Casal é preso por aplicar golpe da falsa arma e repassar dados ao PCC
Reprodução/Brasil Urgente
Uma operação conjunta das polícias civis do Espírito Santo e de São Paulo resultou na prisão de um casal de estelionatários acusado de operar um esquema de venda falsa de armas para beneficiar o Primeiro Comando da Capital (PCC).
Homero Vieira de Almeida, de 32 anos, e Mayra dos Santos Silva, de 29, foram detidos na Grande Vitória. Segundo as investigações, o grupo gerenciava um site que oferecia armamentos com valores abaixo do mercado para atrair policiais, colecionadores e atiradores esportivos (CACs).
O esquema ia além do prejuízo financeiro imediato. Ao realizar a compra, a vítima não recebia o produto, mas fornecia dados pessoais completos sob a justificativa de regularizar a documentação do armamento. Essas informações eram, então, repassadas detalhadamente para a cúpula da facção criminosa.

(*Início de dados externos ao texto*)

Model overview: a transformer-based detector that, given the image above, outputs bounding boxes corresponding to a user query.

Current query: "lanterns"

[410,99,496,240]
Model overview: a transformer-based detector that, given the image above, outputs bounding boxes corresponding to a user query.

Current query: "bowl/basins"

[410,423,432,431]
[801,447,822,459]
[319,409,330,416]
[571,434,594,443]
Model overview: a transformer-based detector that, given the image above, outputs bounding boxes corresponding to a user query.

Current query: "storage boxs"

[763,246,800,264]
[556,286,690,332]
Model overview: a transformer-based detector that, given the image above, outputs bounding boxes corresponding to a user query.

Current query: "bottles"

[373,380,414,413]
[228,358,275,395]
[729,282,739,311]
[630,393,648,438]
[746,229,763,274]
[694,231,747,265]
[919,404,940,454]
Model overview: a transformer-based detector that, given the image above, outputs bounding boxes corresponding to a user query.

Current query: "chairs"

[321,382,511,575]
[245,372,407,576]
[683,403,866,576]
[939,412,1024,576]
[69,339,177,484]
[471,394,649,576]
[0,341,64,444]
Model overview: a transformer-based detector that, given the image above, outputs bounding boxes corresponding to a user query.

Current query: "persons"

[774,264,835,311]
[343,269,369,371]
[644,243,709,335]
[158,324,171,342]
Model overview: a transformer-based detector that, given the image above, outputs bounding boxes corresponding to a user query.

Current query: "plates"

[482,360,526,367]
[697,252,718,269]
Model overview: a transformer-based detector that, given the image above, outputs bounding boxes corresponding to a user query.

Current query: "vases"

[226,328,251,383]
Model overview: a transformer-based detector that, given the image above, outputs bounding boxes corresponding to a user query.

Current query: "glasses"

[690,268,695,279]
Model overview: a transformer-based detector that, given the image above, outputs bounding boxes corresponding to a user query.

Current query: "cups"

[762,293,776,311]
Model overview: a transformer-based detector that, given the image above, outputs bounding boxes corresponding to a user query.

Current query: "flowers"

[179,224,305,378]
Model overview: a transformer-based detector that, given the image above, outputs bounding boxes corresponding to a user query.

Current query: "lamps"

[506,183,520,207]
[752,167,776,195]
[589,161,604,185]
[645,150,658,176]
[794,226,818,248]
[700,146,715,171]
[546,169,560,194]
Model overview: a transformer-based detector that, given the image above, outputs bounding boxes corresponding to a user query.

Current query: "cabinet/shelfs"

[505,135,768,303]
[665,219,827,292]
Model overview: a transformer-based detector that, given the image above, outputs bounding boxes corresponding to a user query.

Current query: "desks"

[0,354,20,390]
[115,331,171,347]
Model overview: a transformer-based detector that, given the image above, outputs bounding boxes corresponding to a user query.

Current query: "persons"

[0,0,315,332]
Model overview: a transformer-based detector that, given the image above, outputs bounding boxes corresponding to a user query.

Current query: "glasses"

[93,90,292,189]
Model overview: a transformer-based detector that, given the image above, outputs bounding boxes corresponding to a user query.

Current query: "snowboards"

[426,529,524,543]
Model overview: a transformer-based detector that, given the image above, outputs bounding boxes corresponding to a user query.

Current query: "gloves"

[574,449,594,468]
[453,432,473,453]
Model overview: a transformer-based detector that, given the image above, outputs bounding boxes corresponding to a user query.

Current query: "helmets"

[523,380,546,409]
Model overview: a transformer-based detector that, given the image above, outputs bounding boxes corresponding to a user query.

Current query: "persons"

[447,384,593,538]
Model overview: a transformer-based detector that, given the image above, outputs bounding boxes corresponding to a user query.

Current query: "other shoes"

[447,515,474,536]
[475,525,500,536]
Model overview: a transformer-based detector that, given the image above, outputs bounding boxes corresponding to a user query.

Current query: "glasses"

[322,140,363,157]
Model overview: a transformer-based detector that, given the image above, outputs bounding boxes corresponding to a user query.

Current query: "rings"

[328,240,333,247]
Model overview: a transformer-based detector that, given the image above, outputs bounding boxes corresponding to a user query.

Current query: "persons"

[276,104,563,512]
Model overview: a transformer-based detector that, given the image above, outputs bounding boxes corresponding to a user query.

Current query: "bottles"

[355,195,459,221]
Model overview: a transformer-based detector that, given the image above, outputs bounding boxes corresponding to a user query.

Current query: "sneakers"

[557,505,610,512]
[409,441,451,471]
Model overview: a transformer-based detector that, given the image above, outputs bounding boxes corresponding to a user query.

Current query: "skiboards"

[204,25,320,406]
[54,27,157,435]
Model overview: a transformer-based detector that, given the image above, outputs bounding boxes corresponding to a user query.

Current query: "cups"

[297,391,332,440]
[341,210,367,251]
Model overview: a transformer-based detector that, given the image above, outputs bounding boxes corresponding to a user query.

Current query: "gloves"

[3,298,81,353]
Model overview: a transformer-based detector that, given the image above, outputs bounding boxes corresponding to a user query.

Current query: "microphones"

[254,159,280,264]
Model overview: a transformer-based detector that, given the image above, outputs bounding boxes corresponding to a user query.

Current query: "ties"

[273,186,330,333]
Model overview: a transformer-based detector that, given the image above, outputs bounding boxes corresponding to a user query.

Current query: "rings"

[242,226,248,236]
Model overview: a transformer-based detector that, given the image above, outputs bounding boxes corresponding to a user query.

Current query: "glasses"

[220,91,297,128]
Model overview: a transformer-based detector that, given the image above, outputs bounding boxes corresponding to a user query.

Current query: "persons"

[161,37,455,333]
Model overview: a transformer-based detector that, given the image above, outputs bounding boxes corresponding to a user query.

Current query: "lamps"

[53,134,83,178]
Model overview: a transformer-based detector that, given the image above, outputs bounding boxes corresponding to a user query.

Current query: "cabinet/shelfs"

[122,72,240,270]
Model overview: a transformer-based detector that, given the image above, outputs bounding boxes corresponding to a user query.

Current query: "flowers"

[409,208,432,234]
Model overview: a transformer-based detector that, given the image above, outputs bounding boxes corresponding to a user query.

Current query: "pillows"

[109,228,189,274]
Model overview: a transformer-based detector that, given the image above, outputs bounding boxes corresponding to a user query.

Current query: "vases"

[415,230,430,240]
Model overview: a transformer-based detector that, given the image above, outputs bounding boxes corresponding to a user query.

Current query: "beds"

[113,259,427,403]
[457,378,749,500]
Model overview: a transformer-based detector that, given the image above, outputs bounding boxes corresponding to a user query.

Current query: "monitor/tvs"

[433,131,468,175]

De acordo com a polícia, o objetivo principal era monitorar e obter dados de agentes de segurança pública.
Fraudes bancárias e invasão de sistemas
Com os dados coletados pelo casal, o PCC realizava fraudes bancárias, contratava empréstimos indevidos e tentava invadir sistemas restritos das forças policiais. Os anúncios serviam como "isca": uma das vítimas relatou ter tentado adquirir uma pistola Glock G25 por menos de R$ 5 mil, valor significativamente inferior ao preço de mercado, que oscila entre R$ 10 mil e R$ 12 mil.

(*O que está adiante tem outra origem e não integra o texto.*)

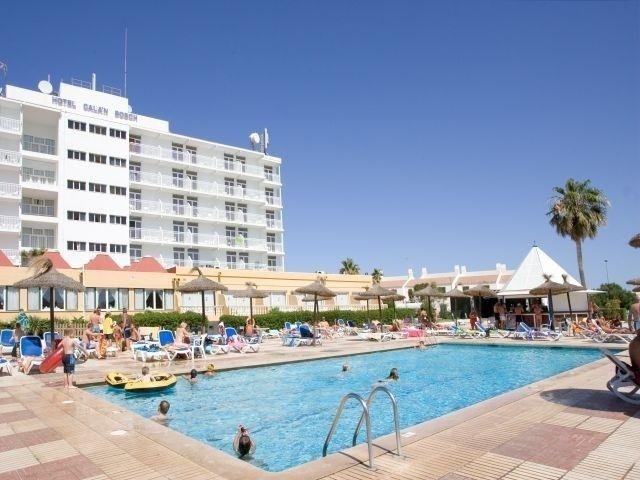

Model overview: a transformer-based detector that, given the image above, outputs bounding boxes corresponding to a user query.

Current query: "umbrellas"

[624,277,640,293]
[555,275,585,323]
[530,276,570,332]
[413,285,441,330]
[233,283,269,326]
[629,233,640,248]
[176,268,228,334]
[442,286,468,330]
[354,278,406,333]
[464,284,497,324]
[14,258,86,345]
[295,281,337,345]
[301,294,332,323]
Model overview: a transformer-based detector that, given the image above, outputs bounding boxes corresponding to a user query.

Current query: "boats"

[103,371,132,386]
[124,372,178,391]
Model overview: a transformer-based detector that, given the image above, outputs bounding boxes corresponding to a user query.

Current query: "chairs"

[601,347,640,406]
[282,320,426,348]
[428,319,511,339]
[0,327,260,377]
[520,317,634,345]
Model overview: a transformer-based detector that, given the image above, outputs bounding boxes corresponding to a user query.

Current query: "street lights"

[603,258,612,301]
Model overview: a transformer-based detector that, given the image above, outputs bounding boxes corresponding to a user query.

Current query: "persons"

[233,425,256,461]
[469,307,478,330]
[150,401,173,423]
[490,301,544,331]
[586,295,640,386]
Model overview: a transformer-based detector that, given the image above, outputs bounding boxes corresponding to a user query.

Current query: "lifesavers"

[39,346,65,374]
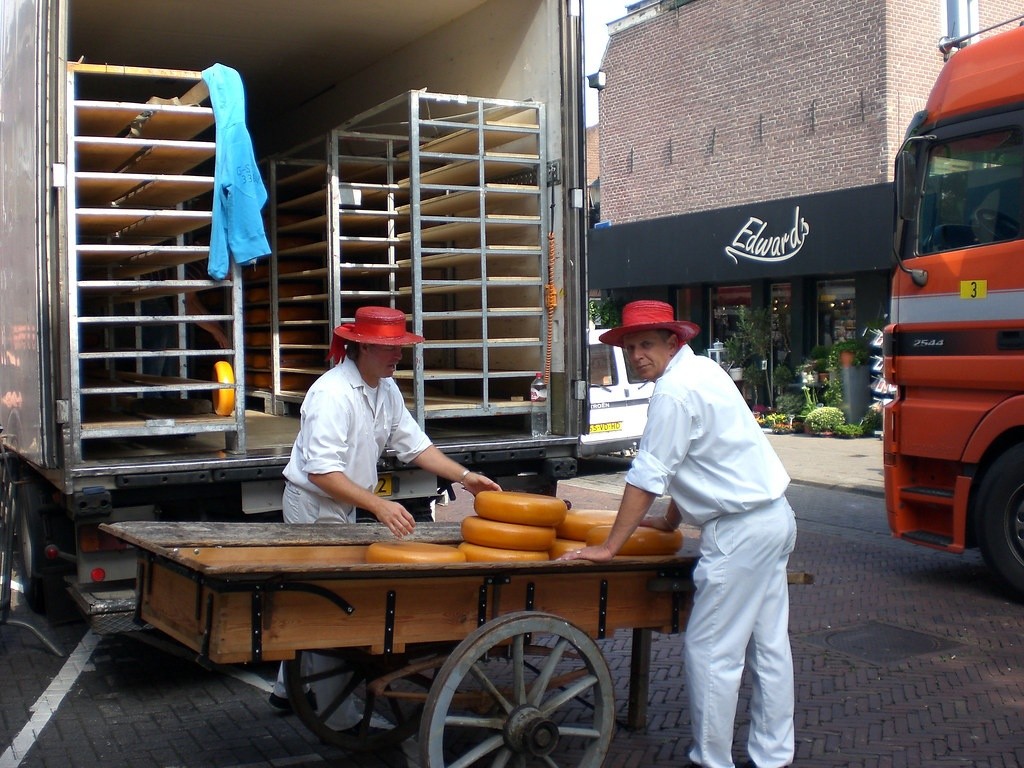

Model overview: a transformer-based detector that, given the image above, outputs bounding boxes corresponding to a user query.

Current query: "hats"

[325,306,425,363]
[599,299,703,347]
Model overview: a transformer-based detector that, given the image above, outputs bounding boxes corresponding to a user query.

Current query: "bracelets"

A investigação aponta que o lucro obtido com os golpes permitia ao casal ostentar uma vida de luxo na capital capixaba. Homero Vieira de Almeida já era conhecido das autoridades e aplicava golpes desde 2017. Há dois anos, ele havia sido preso ao tentar se passar por delegado da Polícia Federal e por representante de uma fabricante italiana de armas.
Desdobramentos da operação
Durante a ação, os agentes apreenderam notebooks e aparelhos celulares que passarão por perícia técnica. O material deve ajudar a polícia a identificar a extensão do vazamento de dados e quantos policiais foram monitorados pela facção através do site falso.
Um terceiro suspeito de participação no esquema não foi localizado durante as diligências e é considerado foragido. As polícias dos dois estados continuam trabalhando em conjunto para desarticular a célula financeira e de inteligência que prestava serviços ao crime organizado por meio de plataformas digitais.